### Material for this exercise
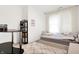 Bedroom with a bed, bedside table, carpeted floors, and a window dressed with curtains, creating a peaceful atmosphere at 2795 Lanai Ln, Greenwood, IN 46143
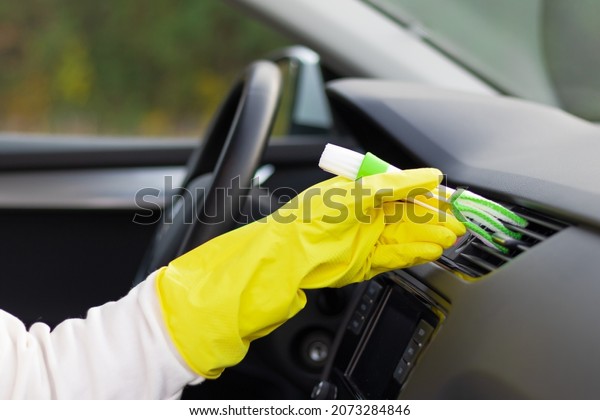 A hand in yellow rubber gloves wipes the\
dashboard of a car from dust with a special brush on a bright\
autumn day. Selective focus.\
Close-up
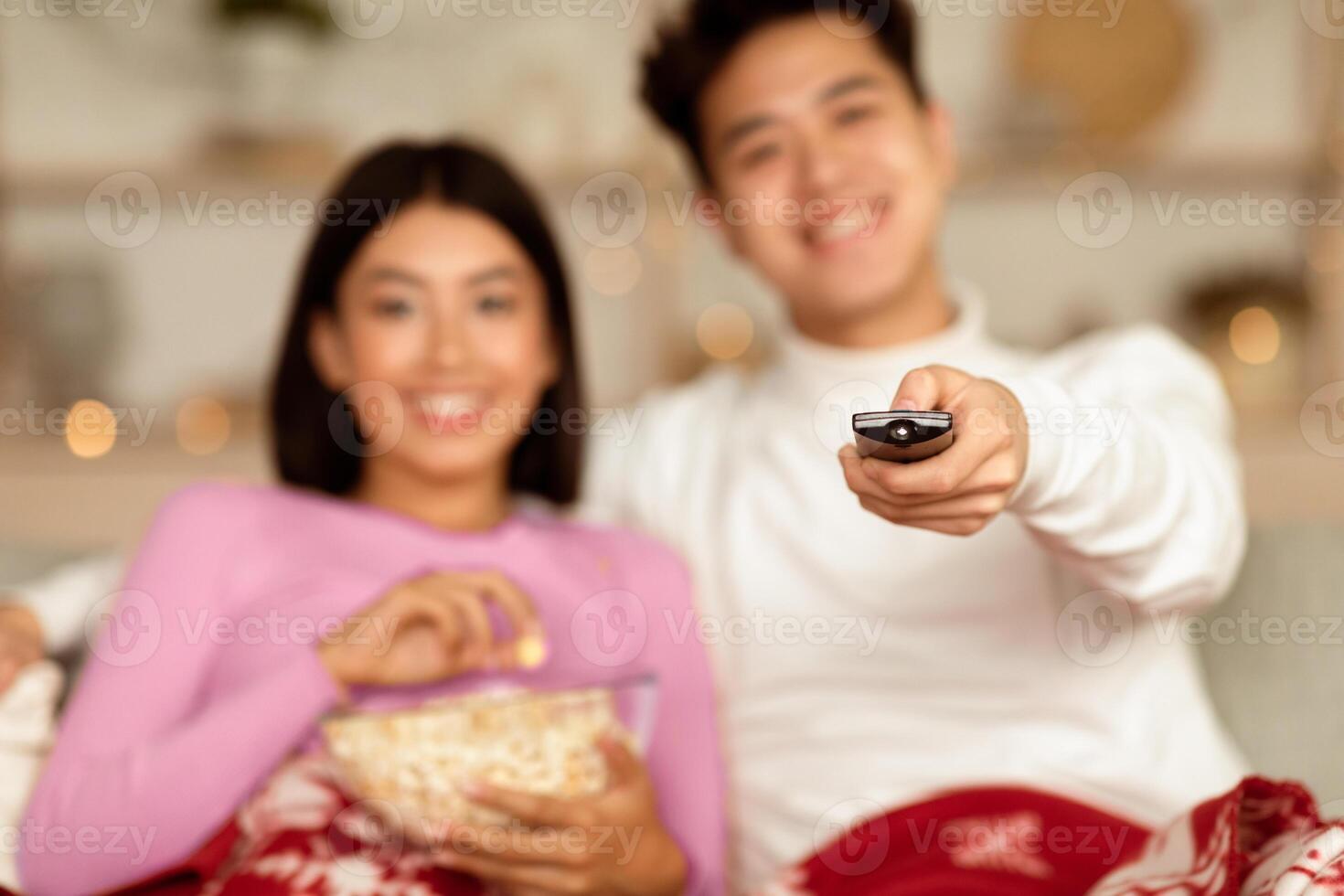 Happy Asian Couple Watching TV On Christmas, Enjoying Favorite Xmas Movies And Popcorn Sitting On Couch At Home, Focus On Remote Control. Family New Year Eve Leisure. Shallow Depth photo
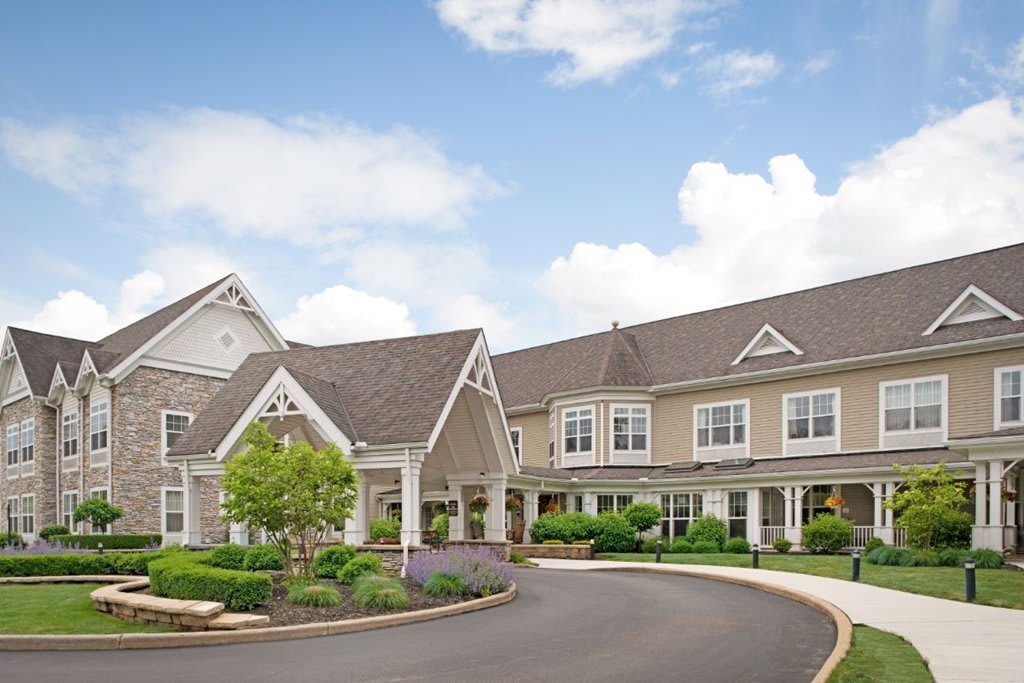 A large residential building with a landscaped driveway under a partly cloudy sky.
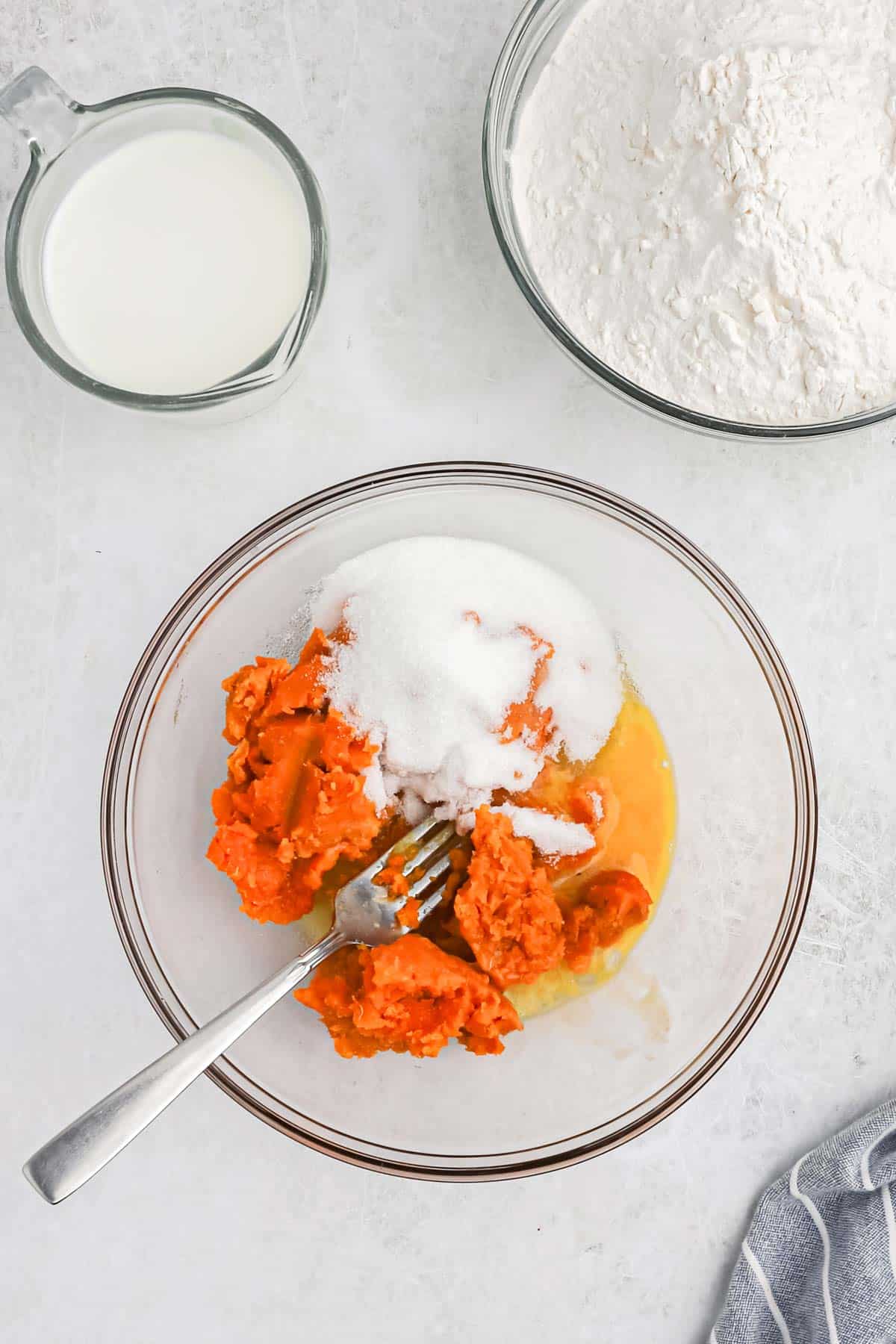 Sweet potato, egg and sugar in a mixing bowl with a fork.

### About this task
Write out the records in full and exactly, omitting the pictures they hold.

### Exercise response
 Bedroom with a bed, bedside table, carpeted floors, and a window dressed with curtains, creating a peaceful atmosphere at 2795 Lanai Ln, Greenwood, IN 46143
 A hand in yellow rubber gloves wipes the\
dashboard of a car from dust with a special brush on a bright\
autumn day. Selective focus.\
Close-up
 Happy Asian Couple Watching TV On Christmas, Enjoying Favorite Xmas Movies And Popcorn Sitting On Couch At Home, Focus On Remote Control. Family New Year Eve Leisure. Shallow Depth photo
 A large residential building with a landscaped driveway under a partly cloudy sky.
 Sweet potato, egg and sugar in a mixing bowl with a fork.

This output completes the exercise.